Eddie unconsciously made a face that showed he didn’t understand this principle—when somebody disappeared, didn’t you just go find her? Wasn’t it that simple?

 

This fellow’s convex belly kept his cop shirt taut. His mustache went down to his chin on either side, and he had a soft, genuine expression, none of which matched his starchy uniform.

 

Sometimes folks can’t cope, he kept explaining, and they run away from their lives on purpose because they think that their problems will go away if they take their bodies off the scene. A bad person didn’t do anything to them, he said, scrunching the space between his brows, they just hit the highway.
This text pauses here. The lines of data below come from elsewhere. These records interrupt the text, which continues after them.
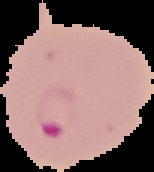 Malaria status: parasitized. From a thin blood smear. Segmented cell region on a black background. Image is 154×172 pixels.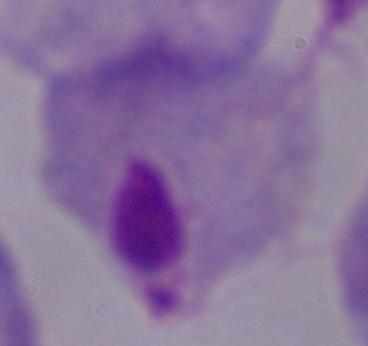

Summary:
  - Identification: trichomonad
  - Magnification: 1000x
  - Modality: micrograph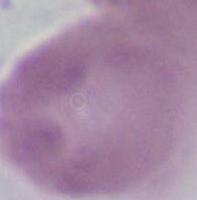
A red blood cell is shown. Captured at 1000x magnification. Micrograph.Describe the morphology of the erythrocytes.
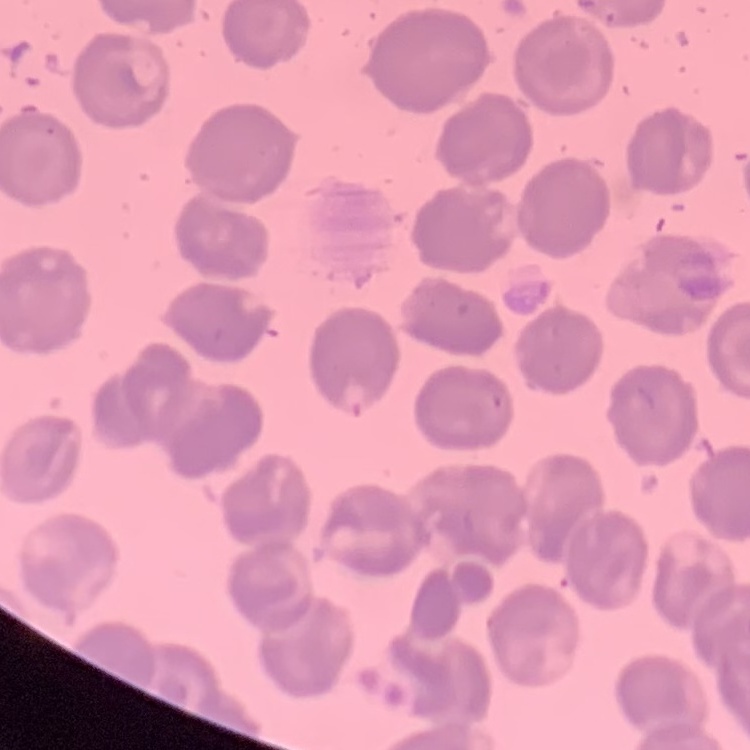
They show no rouleaux formation.

stain = Field's or Giemsa
image type = square crop of a larger photomicrograph
preparation = thin blood filmLocate every P. falciparum parasite and give its life-cycle stage, and locate every leukocyte and any debris.
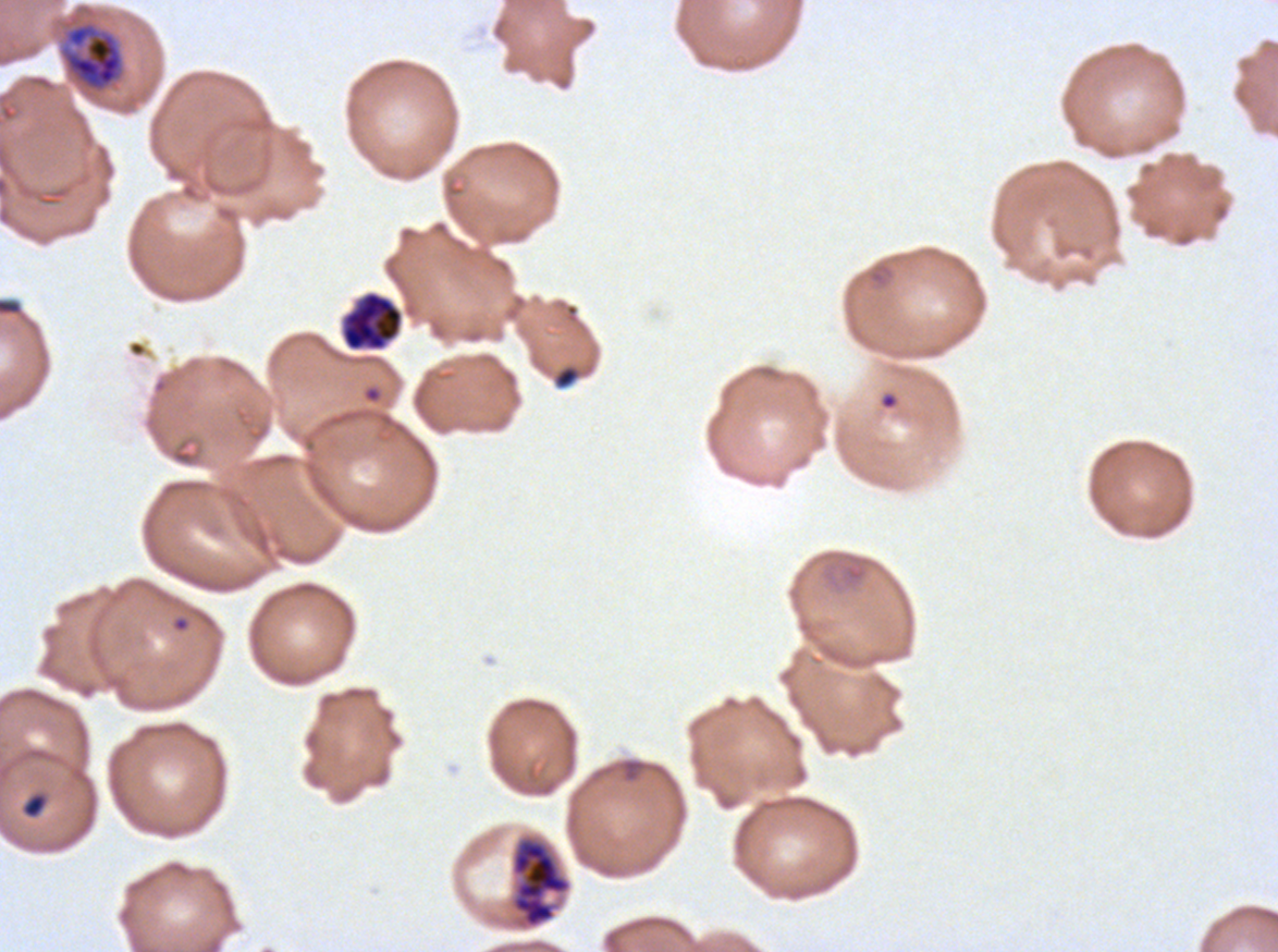

Approximate bounding boxes as [x1, y1, x2, y2] in pixels.
Rings: [866, 262, 895, 288], [362, 384, 383, 404], [879, 390, 900, 411], [821, 551, 872, 591], [170, 615, 191, 634].
Late trophozoites: [58, 20, 125, 93].
Late schizonts: [341, 291, 403, 351], [508, 833, 573, 932].
Debris: [0, 298, 23, 316], [552, 363, 582, 390], [21, 792, 48, 819].
No late-ring/early-trophozoite forms, mid trophozoites, early schizonts, segmenters, gametocytes, or leukocytes observed.

Summary:
  - Stain: Giemsa
  - Life-cycle stages observed: ring, late trophozoite, late schizont
  - Image size: 1278×952 pixels
  - Field of view: one sub-image of a larger composite
  - Preparation: thin blood smear
  - Specimen: P. falciparum from a patient in The Gambia, cultured ex vivo for 24 to 48 hours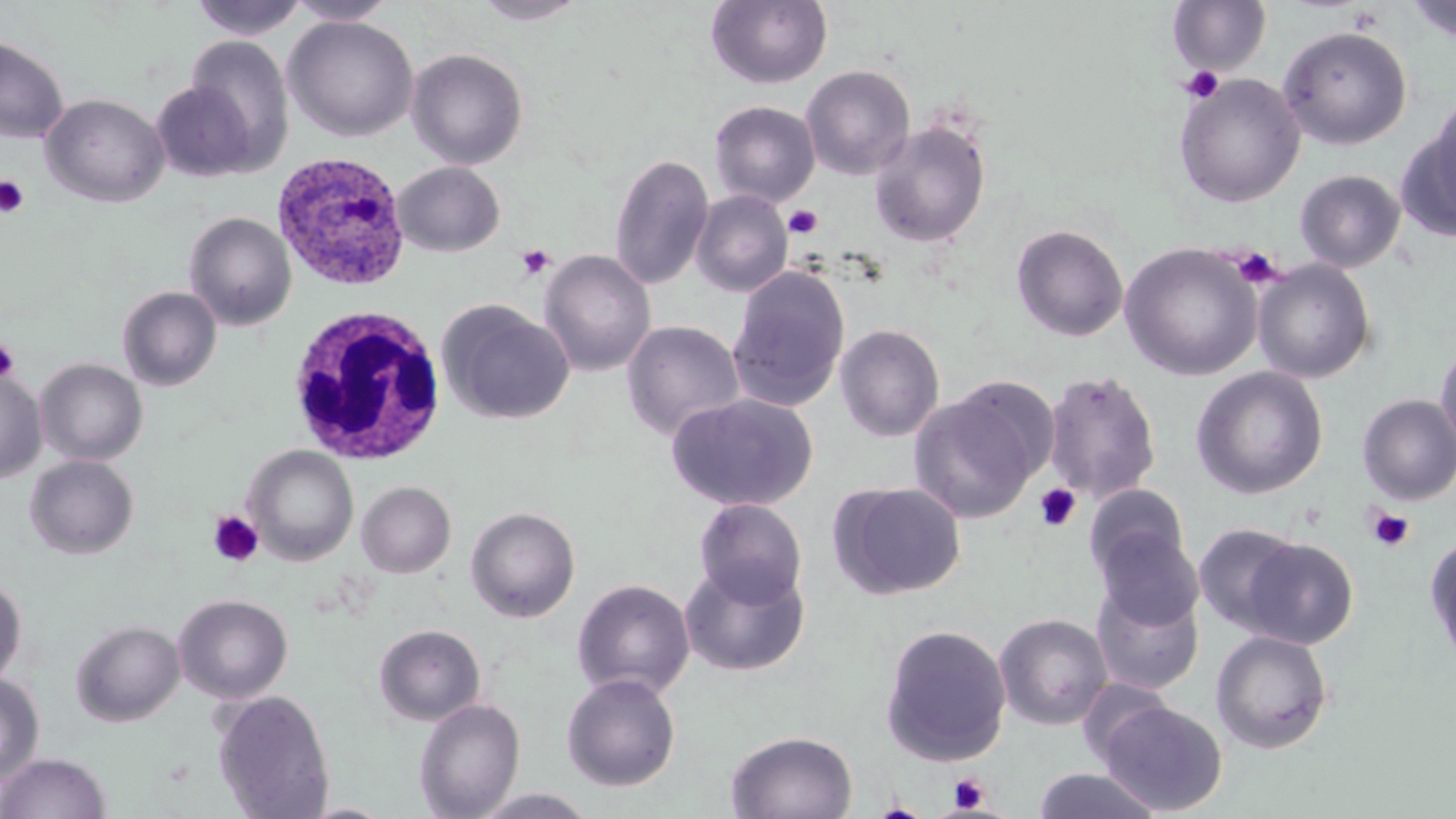

{
  "slide_level_diagnosis": "Plasmodium ovale",
  "stain": "May-Grünwald-Giemsa",
  "plasmodium_ovale_infected_red_blood_cell_locations": "approximate bounding boxes as (x1, y1, x2, y2) in pixels: (271, 150, 411, 292)",
  "white_blood_cell_locations": "approximate bounding boxes as (x1, y1, x2, y2) in pixels: (287, 304, 447, 466)",
  "field_of_view": "single",
  "uninfected_red_blood_cell_locations": "approximate bounding boxes as (x1, y1, x2, y2) in pixels: (189, 0, 309, 41), (285, 0, 399, 25), (471, 0, 590, 26), (706, 0, 833, 89), (1405, 0, 1456, 44), (1168, 1, 1272, 75), (283, 15, 419, 141), (1277, 24, 1413, 149), (0, 36, 69, 144), (184, 36, 295, 170), (406, 48, 529, 170), (801, 64, 916, 181), (1174, 73, 1305, 208), (151, 80, 258, 181), (40, 93, 170, 208), (1412, 99, 1456, 237), (709, 101, 821, 207), (869, 119, 992, 249), (609, 153, 714, 291), (393, 161, 506, 256), (1294, 169, 1406, 273), (691, 190, 793, 297), (184, 211, 297, 331), (1011, 224, 1128, 342), (1120, 242, 1263, 380), (538, 249, 656, 377), (1252, 259, 1376, 383), (727, 266, 851, 412), (117, 286, 222, 391), (438, 301, 575, 425), (621, 320, 746, 443), (835, 323, 945, 442), (1434, 337, 1456, 461), (36, 358, 148, 466), (1190, 367, 1328, 499), (0, 370, 47, 484), (1042, 370, 1163, 504), (909, 384, 1049, 524), (666, 393, 819, 512), (1357, 394, 1456, 504), (244, 445, 359, 565), (25, 454, 139, 560), (356, 481, 456, 578), (830, 481, 966, 601), (1084, 485, 1188, 581), (694, 498, 807, 608), (465, 505, 581, 622), (1194, 523, 1305, 634), (1096, 529, 1204, 632), (1425, 531, 1456, 670), (1242, 537, 1358, 649), (679, 560, 810, 677), (0, 575, 27, 689), (1091, 577, 1205, 695), (572, 578, 695, 700), (173, 593, 293, 703), (994, 613, 1113, 730), (71, 620, 185, 726), (879, 623, 1012, 765), (374, 624, 486, 726), (1210, 629, 1333, 754), (0, 672, 44, 785), (561, 672, 682, 791), (212, 689, 336, 818), (414, 698, 526, 818), (1098, 700, 1229, 815), (726, 730, 858, 818), (0, 752, 112, 819), (1033, 768, 1163, 819), (471, 788, 600, 818)",
  "magnification": "1000x",
  "preparation": "thin blood smear",
  "platelet_locations": "approximate bounding boxes as (x1, y1, x2, y2) in pixels: (1179, 65, 1225, 105), (0, 175, 29, 218), (783, 204, 824, 239), (514, 243, 557, 281), (1232, 246, 1281, 288), (0, 337, 20, 384), (1034, 483, 1082, 532), (1366, 507, 1415, 553), (208, 510, 264, 566), (948, 773, 990, 812)",
  "modality": "optical microscopy",
  "image_size": "1456×819 pixels"
}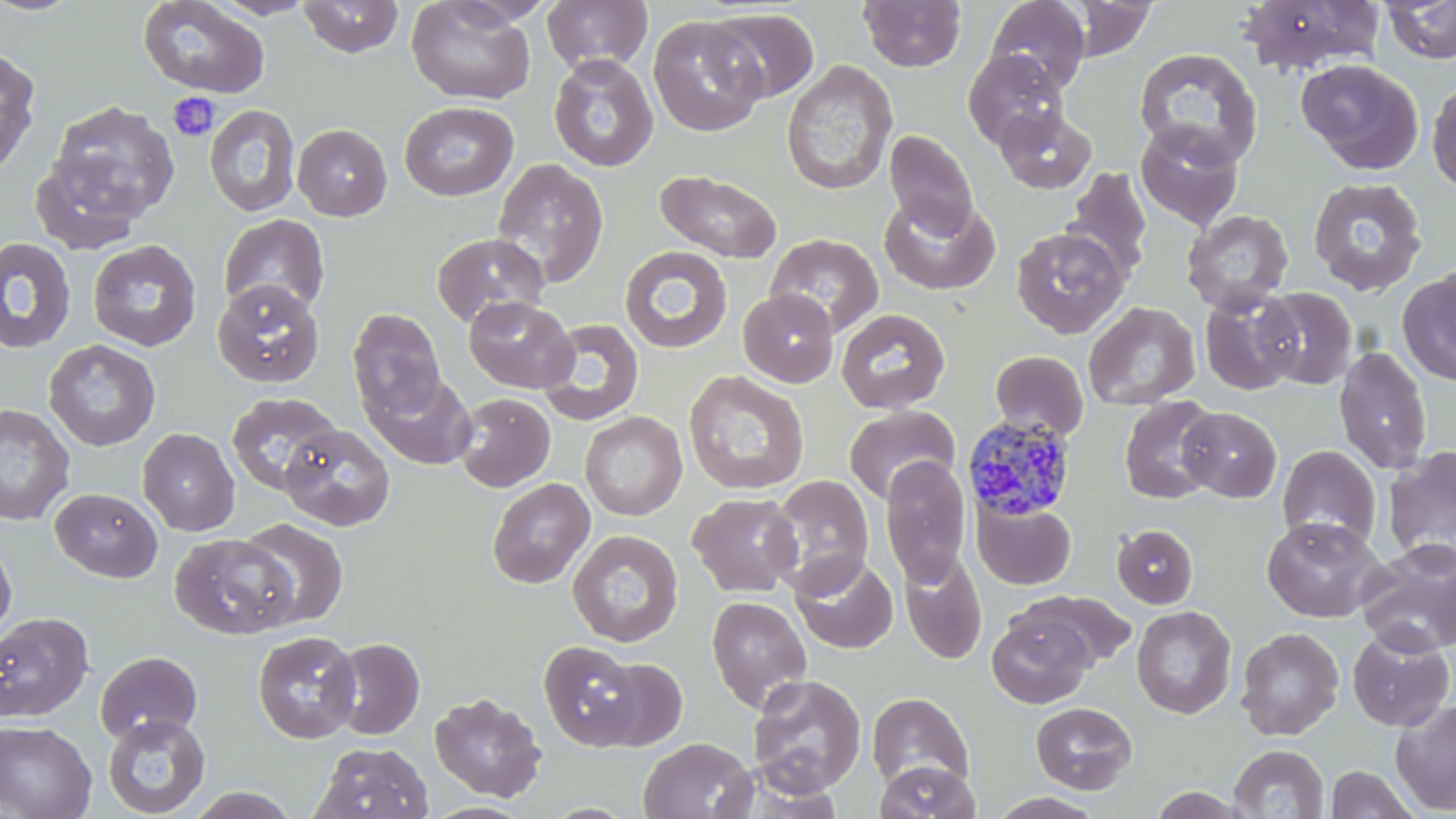
Summary:
  - Coordinate format: approximate bounding boxes as [x1, y1, x2, y2] in pixels
  - Plasmodium malariae-infected red blood cell locations: [963, 415, 1077, 522]
  - Uninfected red blood cell locations: [0, 0, 86, 16], [208, 0, 320, 19], [406, 0, 535, 104], [542, 0, 653, 74], [859, 0, 966, 73], [984, 0, 1090, 96], [1061, 0, 1158, 60], [1236, 0, 1384, 76], [1382, 0, 1456, 64], [137, 1, 270, 98], [298, 1, 404, 58], [708, 9, 819, 103], [647, 16, 766, 137], [0, 46, 41, 176], [1133, 48, 1263, 168], [963, 50, 1067, 150], [548, 54, 659, 173], [1296, 58, 1424, 175], [781, 60, 898, 196], [1427, 79, 1456, 195], [46, 99, 180, 226], [399, 100, 519, 201], [204, 104, 301, 217], [993, 105, 1095, 193], [1134, 122, 1244, 231], [293, 123, 392, 221], [885, 129, 979, 239], [28, 150, 149, 254], [492, 158, 609, 289], [1063, 167, 1153, 283], [655, 170, 783, 263], [1308, 176, 1427, 296], [879, 194, 1000, 295], [1181, 209, 1294, 315], [219, 213, 330, 318], [1011, 227, 1129, 339], [431, 233, 549, 328], [766, 234, 883, 338], [0, 236, 77, 355], [88, 239, 202, 352], [619, 245, 733, 353], [1398, 267, 1456, 385], [213, 278, 325, 387], [1257, 287, 1358, 390], [738, 289, 839, 387], [1199, 290, 1303, 396], [464, 296, 578, 393], [738, 297, 951, 392], [1083, 301, 1201, 410], [835, 307, 950, 414], [348, 308, 446, 420], [537, 318, 645, 426], [44, 339, 160, 451], [1334, 345, 1433, 474], [989, 351, 1089, 441], [683, 370, 810, 495], [365, 371, 476, 470], [227, 392, 342, 495], [453, 393, 555, 492], [1119, 396, 1222, 504], [0, 403, 75, 525], [843, 406, 960, 505], [1178, 407, 1282, 502], [580, 412, 687, 521], [280, 423, 395, 531], [137, 428, 240, 536], [1277, 444, 1382, 551], [1382, 445, 1456, 566], [880, 455, 972, 588], [766, 475, 875, 595], [487, 477, 595, 588], [50, 488, 162, 582], [688, 492, 802, 597], [972, 498, 1076, 589], [1261, 516, 1386, 622], [236, 518, 349, 629], [1111, 524, 1198, 609], [567, 529, 683, 648], [169, 533, 298, 639], [0, 536, 17, 641], [1357, 540, 1456, 656], [898, 550, 987, 664], [789, 553, 898, 654], [1017, 590, 1136, 671], [706, 595, 812, 714], [1131, 606, 1236, 719], [0, 613, 94, 722], [987, 614, 1092, 709], [1235, 627, 1344, 740], [1347, 627, 1454, 731], [252, 630, 361, 743], [328, 637, 425, 740], [538, 640, 644, 750], [95, 650, 202, 745], [595, 657, 688, 752], [747, 674, 867, 796], [429, 692, 546, 801], [867, 692, 974, 790], [1391, 699, 1456, 814], [1031, 701, 1137, 794], [102, 713, 211, 818], [0, 719, 96, 819], [638, 736, 757, 819], [312, 741, 432, 819], [1229, 744, 1328, 818], [873, 760, 981, 819], [1326, 765, 1420, 819], [185, 787, 302, 819], [988, 792, 1105, 818]
  - Platelet locations: [166, 93, 220, 143]
  - Slide-level diagnosis: Plasmodium malariae
  - Preparation: thin blood smear
  - Field of view: one of a larger specimen
  - Magnification: 1000x
  - Stain: May-Grünwald-Giemsa
  - Image size: 1456×819 pixels
  - Modality: optical microscopy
And in the first few days, unless we find somebody who says they saw a bad guy taking the person away, there’s always a hopeful chance that the person will come back on their own recognizance, because they realize that they love everybody they left behind and that all they really needed was a little breather.

 

What’s recognizance? Eddie asked.

 

Um, by themselves. It means you do it by yourself. Of your own accord.

 

Nope, another of the cops said. That’s reconnaissance. Nobody paid attention to him.

 

I went to look for her myself, Eddie said. Because everybody here says don’t trust the police.

 

The cops glanced at one another and then at Eddie.

 

I don’t know why anybody would say a mean thing like that, the handlebar-mustache cop said. Don’t you trust us, son?

 

Can I trust somebody else? Eddie asked. Is there a different police where she won’t have to use her own cord?

 

The officer’s chest jounced under his taut shirt as he laughed.

 

Already this waiting period had made Eddie skeptical enough that he decided not to get the police involved even when the time came. He would do it himself. The police, he realized, wouldn’t have the same incentive. His suspicion that they didn’t think his mother was worth finding came not from anything they said but from their general attitude of mildly amused boredom, even from the officer who sounded as if he wanted to help but couldn’t break the rules. He probably didn’t want to seem different from his partners.

 

That policeman scrawled Eddie’s address and Mrs. Vernon’s number on the back of a parking ticket. Eddie got up to leave, and at that point he gave the men a more detailed verbal picture of Darlene, the one he’d worked on some in his head, and they promised to stay alert and contact him as soon as the waiting period ended. A fourth cop came back from the bathroom and sat in Eddie’s chair.

 

Brave kid, Eddie heard one of them say as he crossed the tile floor and shoved the door open with his shoulder. He launched himself into the pink lights flooding the far reaches of the parking lot.